Halten wir fest, dass es das Ziel all der Bemühungen ist, eine Klarheit in Bezug auf die eigenen Ziele, Wünsche und Motive zu erzeugen. Hierzu verwenden wir das Gefühl als inneren Kompass, um den wahren, vor allem den eigenen Zielen näherzukommen.
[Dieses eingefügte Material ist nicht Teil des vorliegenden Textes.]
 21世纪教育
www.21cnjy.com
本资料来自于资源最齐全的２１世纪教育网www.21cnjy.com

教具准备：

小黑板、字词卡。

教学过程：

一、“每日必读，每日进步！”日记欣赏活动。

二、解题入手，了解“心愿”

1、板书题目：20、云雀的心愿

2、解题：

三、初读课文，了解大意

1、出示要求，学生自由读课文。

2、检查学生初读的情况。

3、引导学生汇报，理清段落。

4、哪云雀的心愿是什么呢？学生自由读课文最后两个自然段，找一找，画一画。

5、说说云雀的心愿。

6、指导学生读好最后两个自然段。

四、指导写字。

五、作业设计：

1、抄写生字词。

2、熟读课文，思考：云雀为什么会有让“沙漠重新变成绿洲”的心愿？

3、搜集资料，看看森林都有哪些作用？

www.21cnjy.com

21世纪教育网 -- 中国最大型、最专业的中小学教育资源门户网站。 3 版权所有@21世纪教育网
Ein Beispiel: Der 26-jährige Mitarbeiter eines Beratungsunternehmens hat seine Stelle als Juniorberater seit kurzem angenommen. Er selbst sieht sich allerdings schon viel weiter oben in der organisatorischen Hierarchie. Am liebsten möchte er das Unternehmen als Geschäftsführer leiten. Er hat aber noch keine genaue Idee von den Aufgaben eines Geschäftsführers. Sein Fokus liegt auf der Rolle, der Position, nicht auf den zu erledigenden Aufgaben. Als er kurze Zeit darauf ein Angebot von einem Personalberater für die Stelle als Vorstandsassistent erhält, zögert er nicht lange und wechselt die Stelle und das Unternehmen. Hochemotional, voller Euphorie beginnt er einige Monate später seinen neuen Job. Erst das Alltagsgeschäft, die Erledigung der neuen Aufgaben und Tasks, die Notwendigkeit des sozialen Manövrierens auf der Top-Management-Ebene, also erst das Erleben und Durchleben der neuen Tätigkeit erzeugen ein Gefühl in ihm, ein Gefühl, das nicht gut ist. Sein innerer Kompass, sein Gefühl, sendet bereits Signale. Ab diesem Zeitpunkt weiß die Person, dass die neue Position ihren wahren, persönlichen Wünschen und Motiven nicht entspricht, aber sie will es nicht wahrhaben. Der junge Mann muss nun akzeptieren, was er im Grunde weiß. Die Diskrepanz besteht an dieser Stelle zwischen voneinander abweichenden Wünschen und Motiven, zwischen Motiven, die die Person als Kind von den Bezugspersonen übernommen hat, und Motiven, welche ihre eigenen sind. Die Herauskristallisierung ist ein Prozess, bei dem das Gefühl als Kriterium der Differenzierung von Wünschen, Zielen und Motiven dient.
Wenn einmal die Ausdifferenzierung der inneren Triebkräfte stattgefunden hat, hat man ein klares Ziel bzw. klare Ziele vor Augen, welche im besten Fall der Differenzierung als eigene betrachtet werden können. Nun kann alle Kraft in deren Verwirklichung investiert werden. Die Gefahr von Verschleiß durch konkurrierende Kräfte ist beseitigt, die Person agiert im Einklang mit der eigenen Berufung.
Insofern ist nun das innere Tauziehen, die innere Verhandlung um die wahren Ziele, Wünsche und Motive abgeschlossen, die innere Einheit und Kohärenz kann in Form gebündelter Kräfte nach außen projiziert werden. Man beginnt mit der Umsetzung der Ziele in der Außenwelt. Die Umsetzung allerdings ist nun viel konsequenter, viel zielsicherer, da kein Energieverschleiß vorliegt, ebenso werden innere Blockaden durch konkurrierende Kräfte vermieden.